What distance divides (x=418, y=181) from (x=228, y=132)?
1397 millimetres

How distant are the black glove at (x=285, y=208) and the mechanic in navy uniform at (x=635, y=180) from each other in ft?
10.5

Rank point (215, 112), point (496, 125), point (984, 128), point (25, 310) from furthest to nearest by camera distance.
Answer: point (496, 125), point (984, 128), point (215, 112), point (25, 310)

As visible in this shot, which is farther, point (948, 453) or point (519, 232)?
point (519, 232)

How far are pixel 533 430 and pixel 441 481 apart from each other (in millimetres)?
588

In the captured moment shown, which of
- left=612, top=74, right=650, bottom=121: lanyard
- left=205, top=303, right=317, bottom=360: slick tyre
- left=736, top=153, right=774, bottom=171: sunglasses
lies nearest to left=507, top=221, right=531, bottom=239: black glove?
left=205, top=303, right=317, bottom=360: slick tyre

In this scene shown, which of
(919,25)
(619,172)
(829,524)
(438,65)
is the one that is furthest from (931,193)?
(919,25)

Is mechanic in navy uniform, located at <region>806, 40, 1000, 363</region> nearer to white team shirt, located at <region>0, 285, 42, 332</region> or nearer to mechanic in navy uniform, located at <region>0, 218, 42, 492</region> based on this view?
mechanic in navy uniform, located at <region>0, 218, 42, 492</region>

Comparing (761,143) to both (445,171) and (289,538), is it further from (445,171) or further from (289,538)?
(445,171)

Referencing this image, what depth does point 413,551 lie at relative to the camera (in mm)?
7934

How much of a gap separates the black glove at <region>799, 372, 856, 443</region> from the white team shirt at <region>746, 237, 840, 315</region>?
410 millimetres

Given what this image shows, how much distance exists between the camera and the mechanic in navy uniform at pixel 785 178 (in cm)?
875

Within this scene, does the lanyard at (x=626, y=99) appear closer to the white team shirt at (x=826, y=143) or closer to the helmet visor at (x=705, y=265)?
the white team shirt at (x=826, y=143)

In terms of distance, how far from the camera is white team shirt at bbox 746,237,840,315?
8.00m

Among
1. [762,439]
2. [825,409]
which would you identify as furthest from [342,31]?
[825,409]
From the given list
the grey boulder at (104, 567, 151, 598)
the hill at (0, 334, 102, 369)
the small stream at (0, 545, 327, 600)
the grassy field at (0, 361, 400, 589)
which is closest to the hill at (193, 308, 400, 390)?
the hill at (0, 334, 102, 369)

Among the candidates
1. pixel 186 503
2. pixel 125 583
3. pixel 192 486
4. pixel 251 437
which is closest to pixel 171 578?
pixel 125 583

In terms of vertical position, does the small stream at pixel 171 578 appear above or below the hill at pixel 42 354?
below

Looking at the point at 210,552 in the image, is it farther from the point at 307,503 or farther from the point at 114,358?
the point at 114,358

## Required work
Please rewrite all the material above, replacing "black glove" with "dark glove" and leaving everything else unchanged.

## The output
What distance divides (x=418, y=181) from (x=228, y=132)?
1397 millimetres

How distant are the dark glove at (x=285, y=208) and the mechanic in navy uniform at (x=635, y=180) from each other in ft?
10.5

Rank point (215, 112), point (496, 125), point (984, 128), point (25, 310) from furthest to nearest by camera distance.
Answer: point (496, 125), point (984, 128), point (215, 112), point (25, 310)

As visible in this shot, which is farther, point (948, 453) or point (519, 232)?
point (519, 232)

How far are pixel 533 430 and pixel 441 481 apart from each other (in millimetres)?
588

In the captured moment shown, which of
- left=612, top=74, right=650, bottom=121: lanyard
- left=205, top=303, right=317, bottom=360: slick tyre
- left=736, top=153, right=774, bottom=171: sunglasses
lies nearest to left=507, top=221, right=531, bottom=239: dark glove?
left=205, top=303, right=317, bottom=360: slick tyre

In this scene shown, which of
(919,25)
(619,172)
(829,524)
(438,65)
is the one that is furthest from (931,193)?
(919,25)

Is mechanic in navy uniform, located at <region>806, 40, 1000, 363</region> nearer to white team shirt, located at <region>0, 285, 42, 332</region> or nearer to mechanic in navy uniform, located at <region>0, 218, 42, 492</region> based on this view?
mechanic in navy uniform, located at <region>0, 218, 42, 492</region>

Comparing (761,143) to both (445,171) and (289,538), is it further from (445,171) or further from (289,538)?
(445,171)

Referencing this image, what depth does point 413,551 lie at relative to the camera (in mm)?
7934

How much of a gap separates the dark glove at <region>799, 372, 856, 443</region> from the white team shirt at <region>746, 237, 840, 315</region>?
410 millimetres

Given what this image shows, how much distance exists between the camera and the mechanic in navy uniform at pixel 785 178 (in cm)?
875

Within this scene, does the lanyard at (x=626, y=99) appear closer to the white team shirt at (x=826, y=143) or closer to the helmet visor at (x=705, y=265)?
the white team shirt at (x=826, y=143)

In terms of distance, how far from the camera is white team shirt at bbox 746,237,840,315?
8.00m

Among
1. [762,439]
2. [825,409]
which would you identify as furthest from [342,31]?
[825,409]
From the given list
the grey boulder at (104, 567, 151, 598)
the hill at (0, 334, 102, 369)
the small stream at (0, 545, 327, 600)
the grassy field at (0, 361, 400, 589)
which is closest to the hill at (193, 308, 400, 390)?
the hill at (0, 334, 102, 369)

Among the candidates
1. pixel 186 503
2. pixel 125 583
3. pixel 192 486
4. pixel 251 437
which is closest to pixel 171 578?
pixel 125 583

In terms of vertical position, does the small stream at pixel 171 578 appear above or below the hill at pixel 42 354?
below

Looking at the point at 210,552 in the image, is it farther from the point at 307,503 or farther from the point at 114,358?
the point at 114,358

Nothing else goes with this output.